Ben Carson's campaign admits he never applied to West Point
Despite numerous claims from Republican presidential candidate Ben Carson that he had received a "full scholarship" to attend the U.S. Military Academy at West Point -- including a mention in his best-selling memoir "Gifted Hands" -- Carson never even applied for admission to the academy, Carson's campaign confirmed to CBS News.
Campaign spokesperson Doug Watts said in a statement, that though Carson's "Senior [ROTC] Commander was in touch with West Point and told Dr. Carson he could get in, Dr. Carson did not seek admission."
The confession comes after a West Point spokeswoman told Politico that the military academy had no record of Carson's acceptance, much less an application.
"If he chose to pursue (the application process) then we would have records indicating such," West Point official Theresa Brinkerhoff told Politico.
Carson's story of his acceptance to the academy, according to his memoir, began with meeting Gen. William Westmoreland, who commanded U.S. forces in Vietnam, in 1969.
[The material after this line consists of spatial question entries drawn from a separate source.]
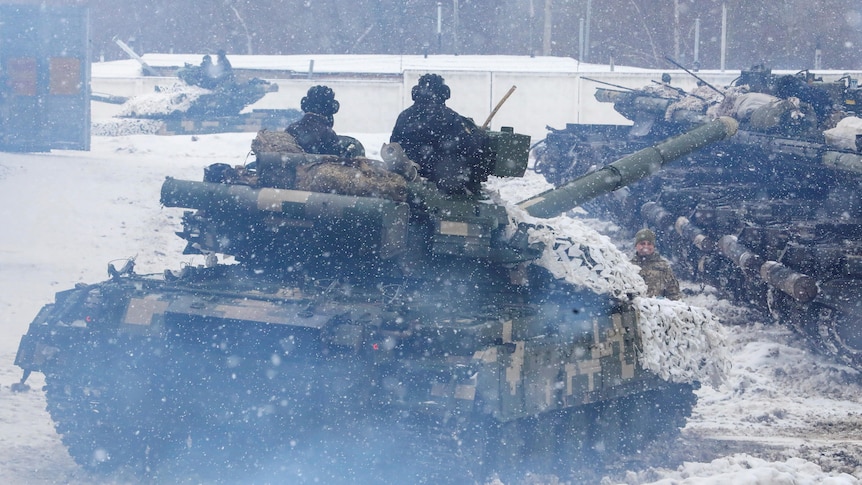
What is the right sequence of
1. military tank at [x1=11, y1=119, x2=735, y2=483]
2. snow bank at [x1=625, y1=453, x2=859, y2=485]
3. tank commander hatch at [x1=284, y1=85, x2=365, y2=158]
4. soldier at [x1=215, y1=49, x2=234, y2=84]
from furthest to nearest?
soldier at [x1=215, y1=49, x2=234, y2=84] → tank commander hatch at [x1=284, y1=85, x2=365, y2=158] → military tank at [x1=11, y1=119, x2=735, y2=483] → snow bank at [x1=625, y1=453, x2=859, y2=485]

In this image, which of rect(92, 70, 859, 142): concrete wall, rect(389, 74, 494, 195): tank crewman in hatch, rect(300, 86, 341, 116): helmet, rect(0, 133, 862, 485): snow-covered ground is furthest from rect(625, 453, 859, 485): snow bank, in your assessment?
rect(92, 70, 859, 142): concrete wall

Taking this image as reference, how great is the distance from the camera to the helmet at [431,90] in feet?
27.6

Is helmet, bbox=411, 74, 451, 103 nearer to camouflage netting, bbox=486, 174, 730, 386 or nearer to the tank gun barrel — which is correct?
camouflage netting, bbox=486, 174, 730, 386

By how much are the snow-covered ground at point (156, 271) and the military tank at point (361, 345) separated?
52 centimetres

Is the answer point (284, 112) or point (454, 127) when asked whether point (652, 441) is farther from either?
point (284, 112)

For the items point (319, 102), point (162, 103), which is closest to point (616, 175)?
point (319, 102)

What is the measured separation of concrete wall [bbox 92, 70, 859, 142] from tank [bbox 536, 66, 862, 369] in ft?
16.6

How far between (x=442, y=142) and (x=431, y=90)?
571 mm

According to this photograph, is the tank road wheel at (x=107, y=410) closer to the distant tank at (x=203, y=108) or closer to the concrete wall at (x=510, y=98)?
the distant tank at (x=203, y=108)

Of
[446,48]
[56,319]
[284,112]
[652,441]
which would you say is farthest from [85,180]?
[446,48]

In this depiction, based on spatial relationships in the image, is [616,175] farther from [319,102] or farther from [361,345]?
[361,345]

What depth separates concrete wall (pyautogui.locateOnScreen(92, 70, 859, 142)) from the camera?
25.1 meters

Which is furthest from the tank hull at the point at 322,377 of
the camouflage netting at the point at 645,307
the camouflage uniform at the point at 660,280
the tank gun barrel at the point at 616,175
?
the tank gun barrel at the point at 616,175

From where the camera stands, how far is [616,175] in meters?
9.47
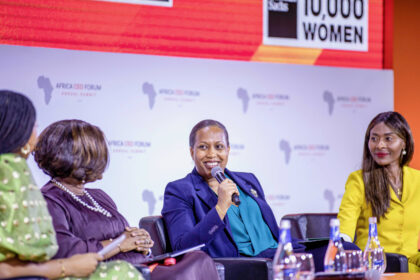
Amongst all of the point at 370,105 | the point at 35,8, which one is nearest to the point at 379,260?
the point at 370,105

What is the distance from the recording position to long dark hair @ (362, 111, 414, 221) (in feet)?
13.2

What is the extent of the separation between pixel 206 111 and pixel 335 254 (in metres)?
2.86

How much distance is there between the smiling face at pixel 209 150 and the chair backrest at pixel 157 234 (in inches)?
17.0

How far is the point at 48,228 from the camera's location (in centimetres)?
216

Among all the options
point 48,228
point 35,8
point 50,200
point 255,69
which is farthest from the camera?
point 255,69

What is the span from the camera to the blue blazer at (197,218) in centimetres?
334

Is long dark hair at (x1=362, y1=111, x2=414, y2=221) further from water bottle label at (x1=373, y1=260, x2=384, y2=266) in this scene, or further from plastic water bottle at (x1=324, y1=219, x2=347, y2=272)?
plastic water bottle at (x1=324, y1=219, x2=347, y2=272)

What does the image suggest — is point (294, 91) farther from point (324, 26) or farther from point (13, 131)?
point (13, 131)

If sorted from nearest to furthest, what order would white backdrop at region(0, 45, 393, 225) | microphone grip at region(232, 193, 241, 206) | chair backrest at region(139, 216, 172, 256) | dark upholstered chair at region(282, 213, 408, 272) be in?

As a 17-year-old ROTC student in Detroit, Carson wrote in "Gifted Hands," he had dinner with Gen. Westmoreland and was later "offered a full scholarship to West Point."
"I didn't refuse the scholarship outright, but I let them know that a military career wasn't where I saw myself going," the memoir states. "As overjoyed as I felt to be offered such a scholarship, I wasn't really tempted."
But according to his campaign, the GOP candidate "can't remember with specificity their brief conversation but it centered around Dr. Carson's performance as ROTC City Executive Officer."
Technically, West Point does not offer "full scholarships." The cost of the university is covered if admission is offered, and the student is required to serve time in the military after completing their education. Candidates applying for West Point must also first obtain a nomination -- usually from a member of the U.S. Congress or from a military official.
The revelation that Carson fabricated the story comes just as other details of his biography are being called into question. On Thursday, CNN came out with a deep dive interrogating the retired neurosurgeon's claims of his angry youth. The network could not find any proof of the violent incidents -- like an attempted knifing of a friend -- that Carson has mentioned several times during his presidential campaign.
Carson had a scathing response for the media regarding the investigation into his past.
"It's a bunch of lies. That's what it is," Carson said early Friday on CNN. "A bunch of lies, attempting to say that I'm lying about my history. I think it's pathetic."